Yesterday, I leveled the rest of the dirt in the yard and today I will finish it up. We also need to rake and pick stones so everything is nice and level……… ready for mowing. It won’t take as long this year because the alpacas are mowing the pasture beside the barn as we speak, so that eliminates a large section. Maybe this summer, we will see the need to wire off the other part of the yard for them to browse in too…… we’ll have to see if the grass can grow faster than they can eat it in the existing pasture. If so…… we need not do anything more. If they eat faster than it grows…… again no fun out of necessity!
We also finished the picnic table on the deck yesterday. We removed the old plywood table top and installed individual composite deck boards for a new top. Boy does it look sharp. Below is a picture with several of the barn and alpacas grazing.
I was hoping our friend would show up today to frame out the concrete pad for the hospice house. I’d kind of like to have the pad finished and ready for construction as soon as Middle Field Lumber delivers the pile of wood. Maybe he will come through……

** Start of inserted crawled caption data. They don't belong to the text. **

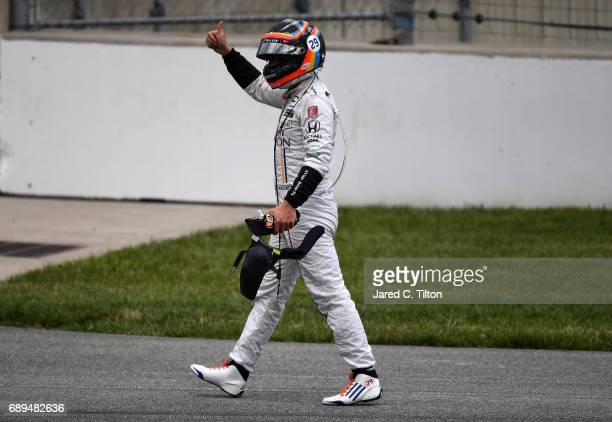 Fernando Alonso of Spain driver of the McLarenHondaAndretti Honda walks away from his car after his engine expired during the 101st Indianapolis 500...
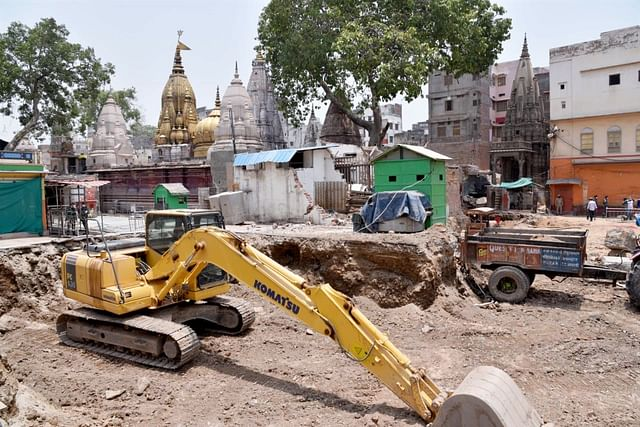 Demolition work on at the site with the Kashi Vishwanath temple in the background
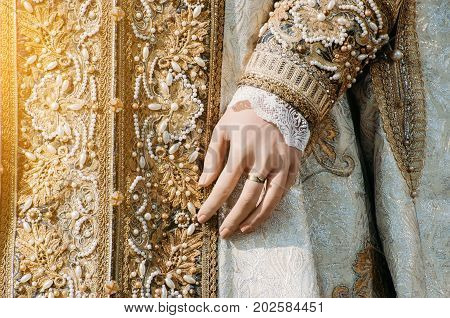 Clothes Of A Historical Imperial Woman With Pastel Tones, A Hand With A Ring With A Precious Stone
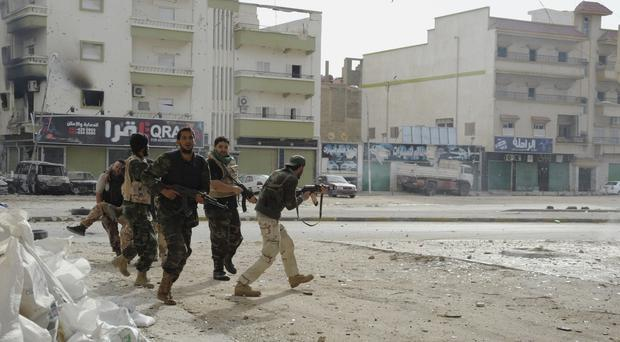 Libyan soldiers run to take cover during clashes with Islamic extremist militias in Benghazi (AP)
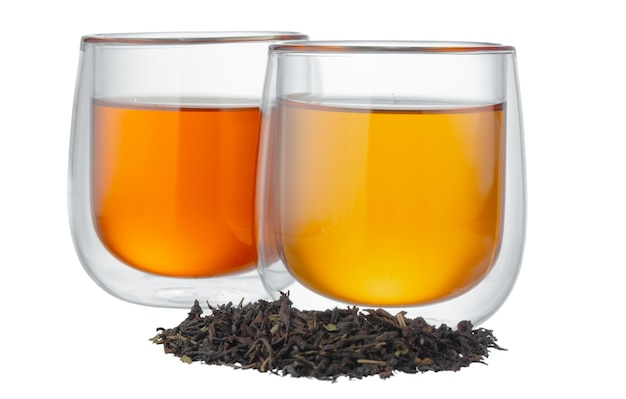 Glass cup of tea with dry tea leaves isolated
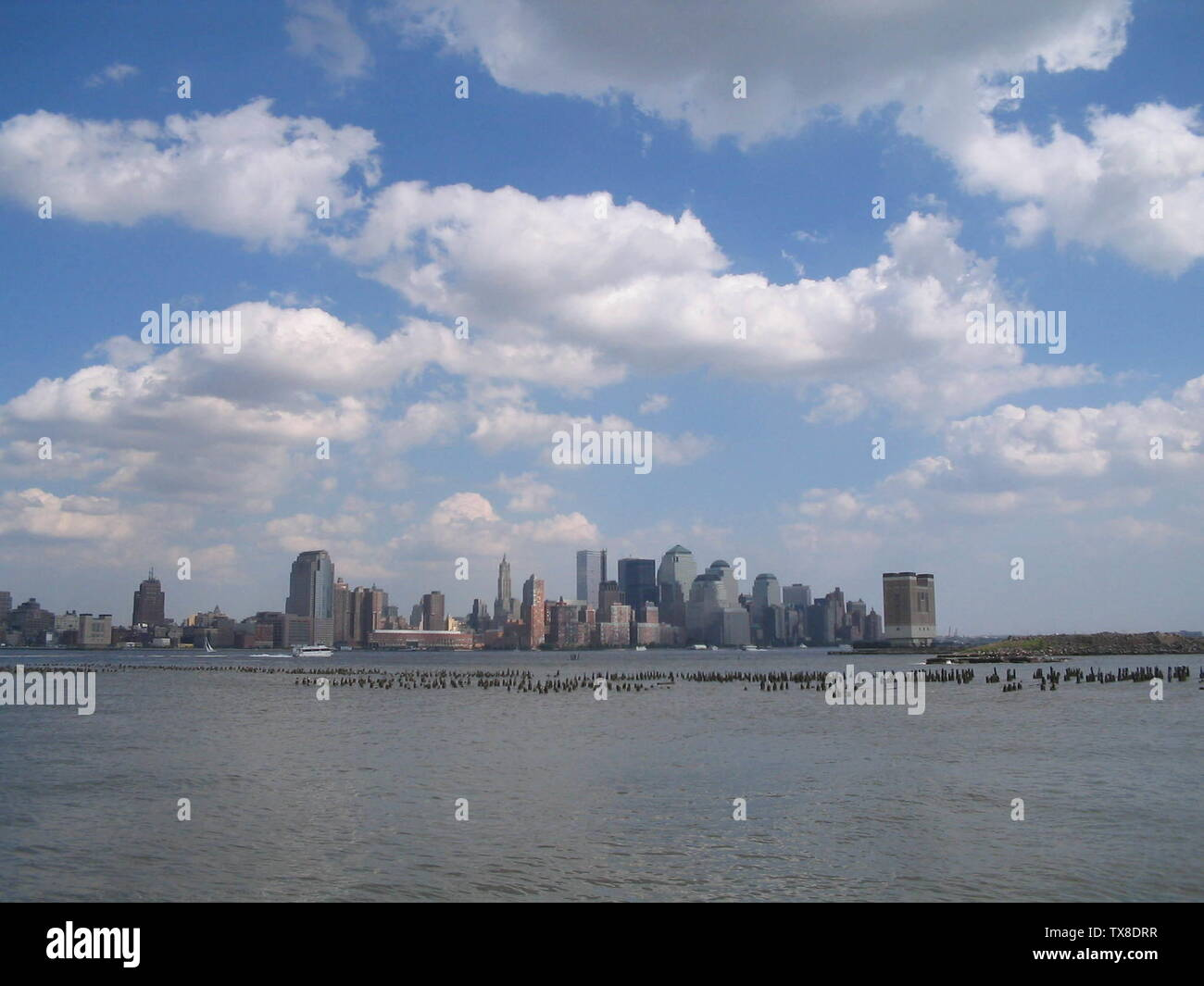 """English: The Lower Manhattan skyline as viewed from Hoboken.  The brick structure rising out of the Hudson River is a ventilation structure for the Holland Tunnel. Photo by Matthew Jesuele.; 18 June 2005 (original upload date); Transferred from en.wikipedia to Commons by Premeditated Chaos using CommonsHelper.; Vladtheinhaler at English Wikipedia; "" Stock Photo"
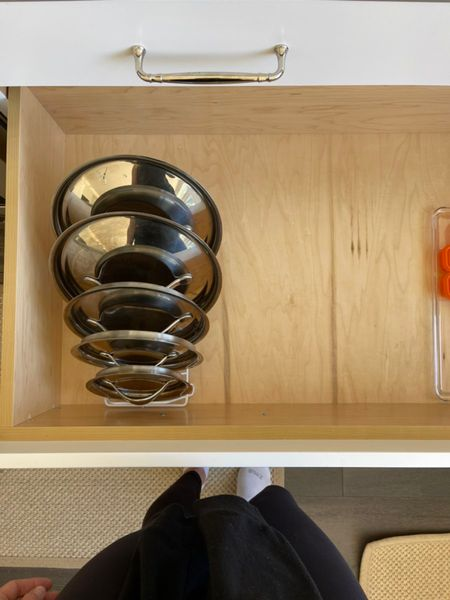 Easy compact way to store pan lids. #storage #organization #potsandpans #kitchenstorage #kitchenorganization  #LTKhome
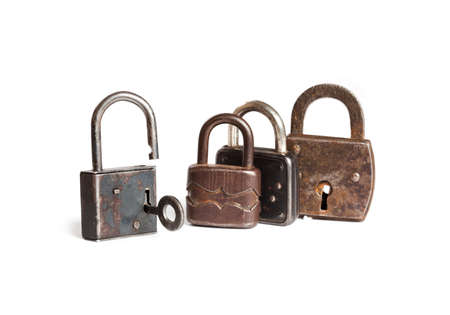 Retro style padlocks. metal textures and pattern. one opened, three closed. White background. Stock Photo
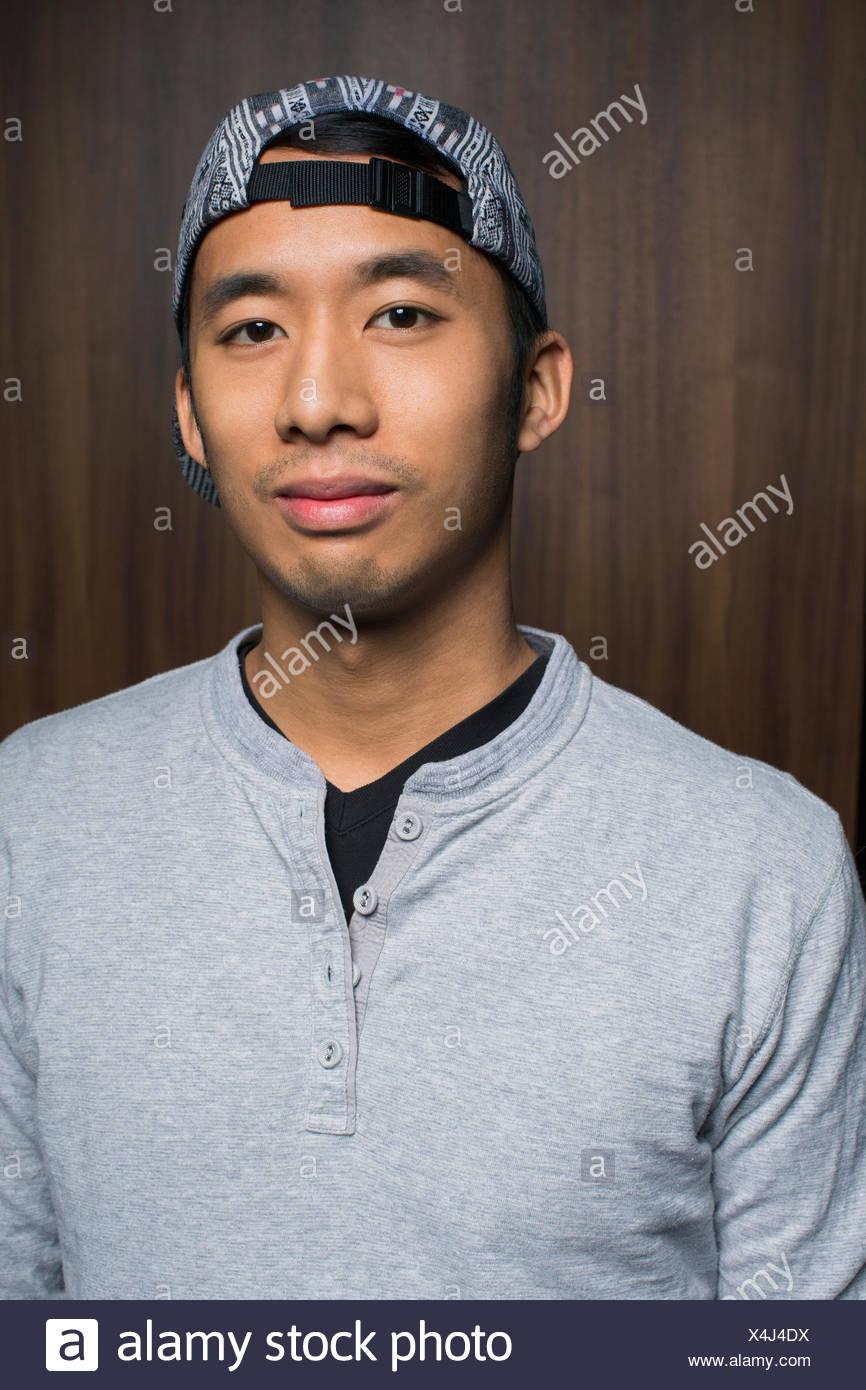 Portrait of smiling man wearing backward baseball cap - Stock Image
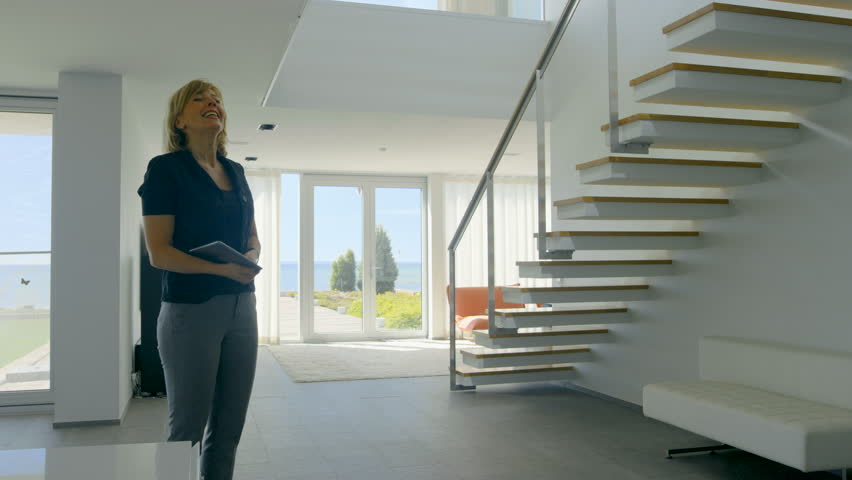 Professional Real Estate Agent Welcomes Beautiful Young Couple into Spacious and Modern Home. With Floor to Ceiling Windows and Seaside View. Shot on RED EPIC-W 8K Helium Cinema Camera. | Shutterstock HD Video #30700171
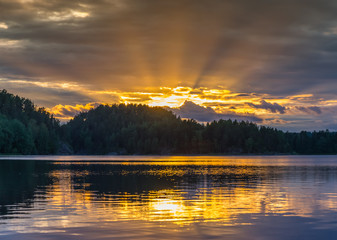 The rays of the sunset on Lake Ladoga. Reflection.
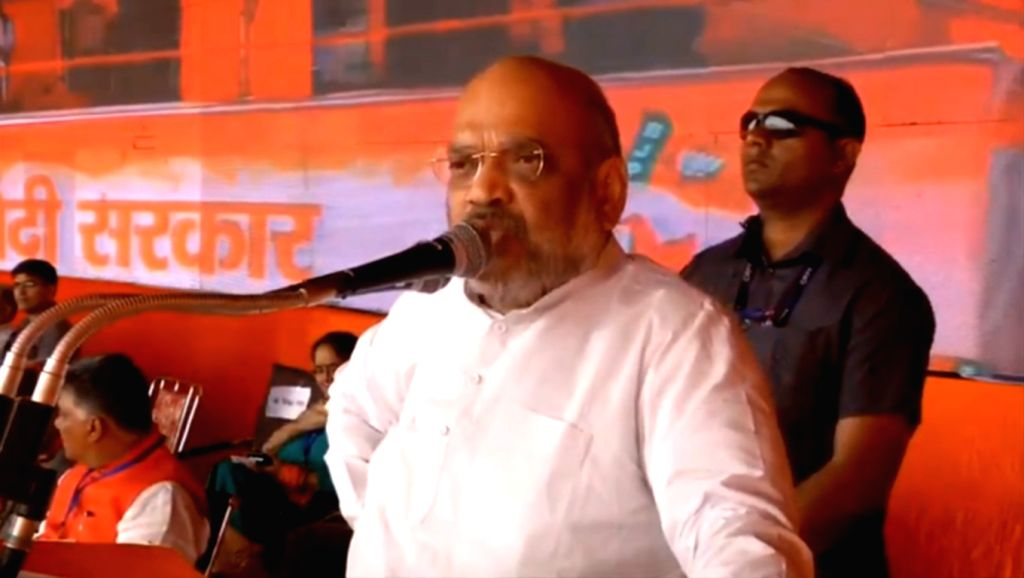 BJP chief Amit Shah addresses a party rally in Himachal Pradesh's Chamba on May 12, 2019. - Amit Shah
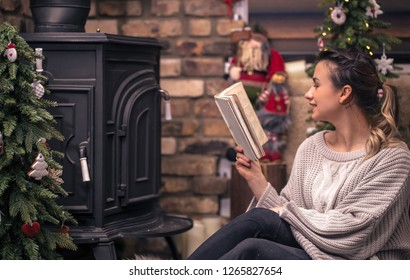 girl reading a book in a cozy home atmosphere near the fireplace, the concept of home rest
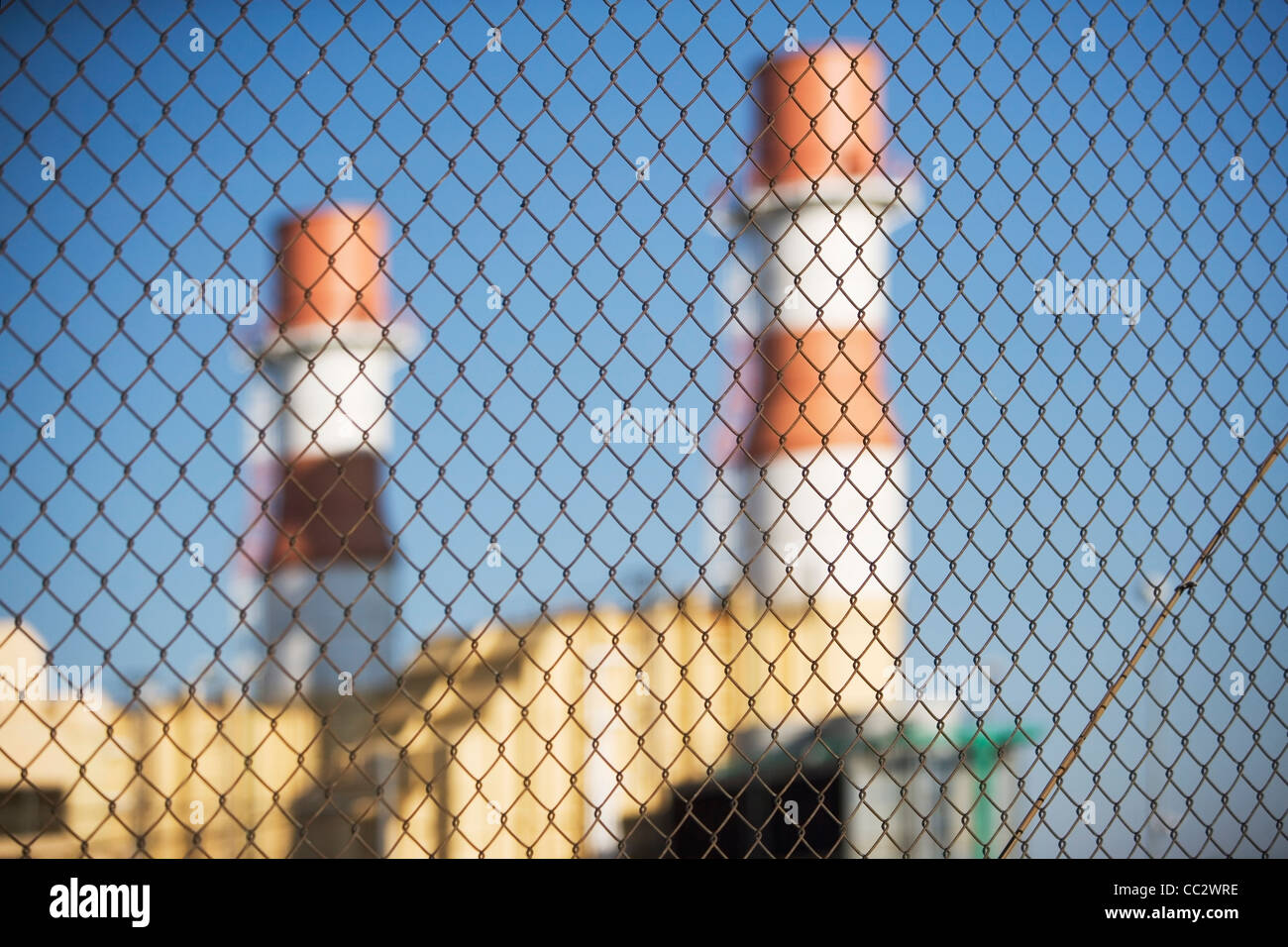 USA, New York City, Industrial plant behind wire mesh fence Stock Photo
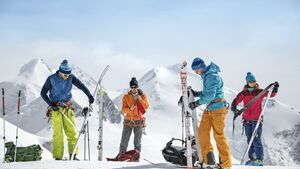 Backcountry skiers getting gear ready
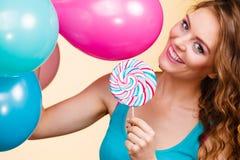 Vrouw met kleurrijke ballons en lolly stock afbeelding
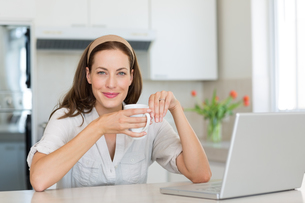 Smiling woman with coffee cup and laptop in kitchenの写真素材 [FYI00000523]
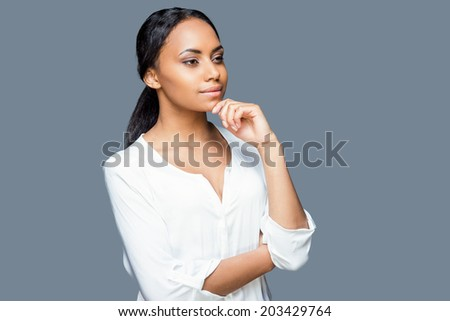 Lost in thoughts. Thoughtful young African woman holding hand on chin and looking away while standing against grey background - stock photo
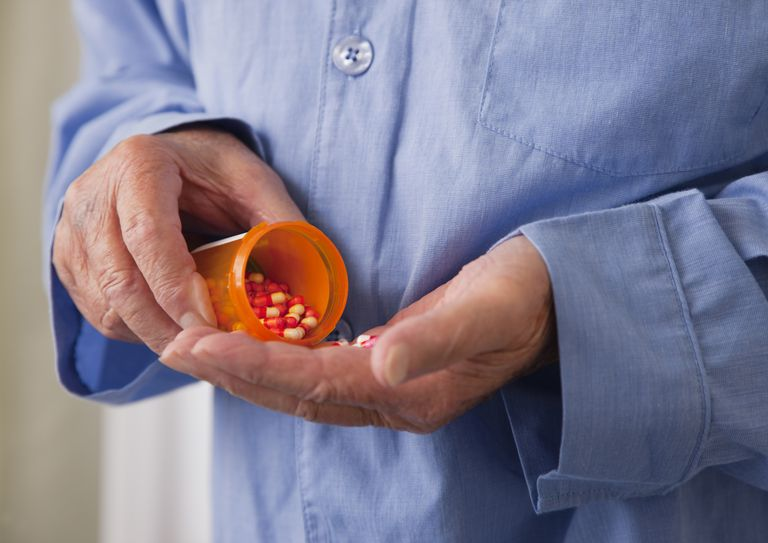 Man Getting Pill From Bottle
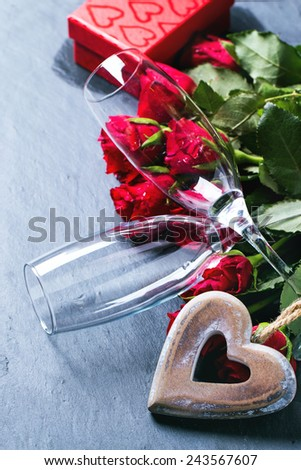 St Valentine greeting card with red roses, heart and champagne glasses at black stone background. See series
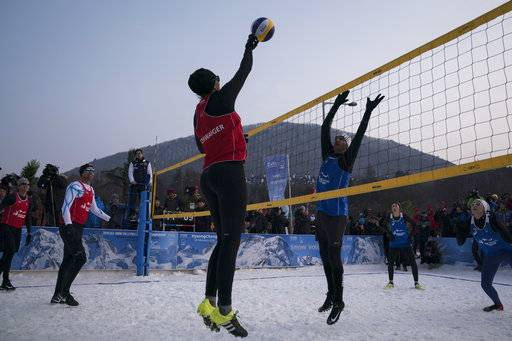 Brazil's Giba, center right, tries to block Austria's Stefanie Schwaiger during a snow volleyball exhibition match at the Austria House in Pyeongchang, South Korea, Wednesday, Feb. 14, 2018. Europe has a small snow volleyball league, and promoters showed off the sport in an exhibition match before hundreds of curiosity seekers.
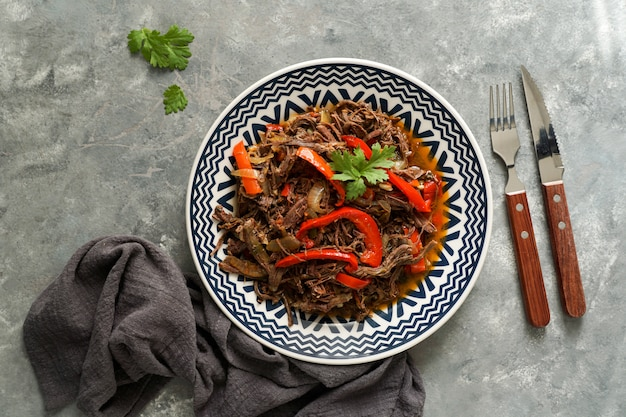 Latin america food. ropa vieja with fried plantains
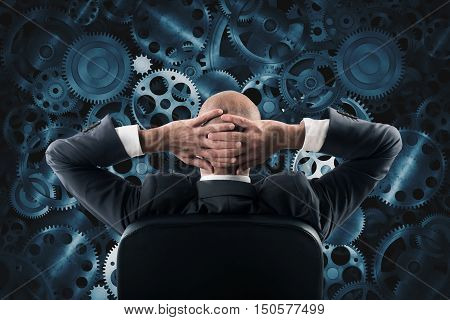 Businessman sitting in a chair watching and analyzing a wall of the gear mechanisms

Composite deck boards do a nice job...




About as far as we got with the Hospice Gift Shop. Our friend must have gotten lost!




This is where the cement pad will be. He dumped his form boards around the perimeter and left.








Remnants of the ditch.... smoothed out.





Needs to be raked yet.....










Raked and stones picked... real fun!









































































Like I told Helen, This is called kushing when they lay down like this. In this case, Luke thought the grass looked soooooooo delicious down this close to it.




















































Let's roll and scratch our backs!!

















The classic kush
























































Ya'll come on back now ya hear!















Friday, April 17

Friday, April 17th… A Beautiful Day Emerges from the Darkness …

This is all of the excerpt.